Dites-moi, en effet : si chaque manœuvre, chaque artisan, se contentait de ne faire aucun tort, ni aux gens d’une autre profession, ni à ses confrères, et vivait d’ailleurs dans l’oisiveté, ne serait – ce pas notre perte, notre ruine à tous ? Voulez-vous maintenant que nous considérions le corps ? La main aura beau ne pas frapper la tête, ne pas couper la langue, ne pas crever l’œil, s’abstenir, en un mot, de tous sévices de ce genre : si elle demeure oisive, et qu’elle ne rende pas au corps les services qu’elle lui doit, ne faudra-t-il pas la couper plutôt que de promener avec soi un membre dont l’inaction sera funeste au corps tout entier ? Et la bouche ? c’est en vain qu’elle ne mangera pas la main, ne mordra pas la poitrine : si elle manque à sa tâche, ne vaut-il pas mieux qu’elle soit fermée ? En conséquence, s’il est vrai également des serviteurs, des artisans et du corps, qu’on peut se mettre en faute non seulement en faisant le mal, mais encore en négligeant de faire le bien, à plus forte raison est-ce vrai pour le corps du Christ.
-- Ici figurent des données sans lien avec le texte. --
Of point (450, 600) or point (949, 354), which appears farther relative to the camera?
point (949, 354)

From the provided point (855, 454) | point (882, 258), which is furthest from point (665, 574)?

2. Aussi le bienheureux Paul nous prêche-t-il la vertu tout en nous détournant du vice. Qu’importe, en effet, dites-moi, que toutes les épines soient extirpées, si l’on ne sème pas le bon grain ? Notre labeur aboutira au même résultat fâcheux, si nous nous arrêtons à moitié chemin. Voilà pourquoi Paul, dans sa vive sollicitude pour nous, ne se borne pas à nous recommander l’extirpation des vices, mais nous invite aussitôt à nous occuper de planter le bien. En effet, après avoir dit : « Que toute amertume, toute colère, tout emportement, toute clameur et toute diffamation soient bannis du milieu de vous, avec toute malice », il ajoute : « Mais soyez bons les uns envers les autres, miséricordieux, vous faisant grâce ». Voilà les dispositions, les sentiments requis. Et il ne suffit pas d’être sorti du premier état pour arriver au second : il faut un nouveau mouvement, un élan non moins grand que pour fuir le mal, si l’on veut entrer en possession de ces mérites. De même un corps noir peut perdre cette qualité, sans devenir blanc du premier coup. Mais plutôt laissons là les exemples physiques, et prenons-en de moraux. Celui qui n’est pas ennemi n’est pas ami pour cela : il est dans un état intermédiaire qui n’est ni la haine ni l’amitié c’est celui où sont la plupart des hommes relativement à nous. Parce qu’on ne pleure pas, ce n’est pas à dire que l’on rie : on est dans un état mixte. De même ici : n’être pas méchant, ce n’est pas forcément être bon : on peut n’être pas courroucé, sans être nécessairement miséricordieux : il faut un nouvel effort pour conquérir ce nouveau titre.

Et considérez comment, fidèle aux règles d’une bonne agriculture, saint Paul nettoie et travaille la terre que lui a confiée le Cultivateur. Il a arraché les mauvaises herbes ; il nous exhorte maintenant à veiller sur les bons plants. « Soyez bons », dit-il. Car si, après l’extirpation des ronces, on laisse la terre sans culture, une végétation inutile s’y élèvera de nouveau. Il faut donc prévenir cette inaction, cette oisiveté de la terre en y faisant des plantations et des semailles. Paul extirpe la colère, il plante la bonté ; il arrache l’amertume, il sème la miséricorde ; il retranche la méchanceté et la diffamation, il plante le pardon : car c’est ce que signifie : « Vous faisant grâce mutuellement ». Soyez prompts à pardonner, nous dit-il. C’est là un bienfait qui vaut mieux qu’un cadeau d’argent. Celui qui remet une dette à son débiteur, fait sans doute une action rare et admirable : mais c’est un bienfait qui intéresse le corps seul, quoiqu’il soit rémunéré par des avantages spirituels et selon l’âme.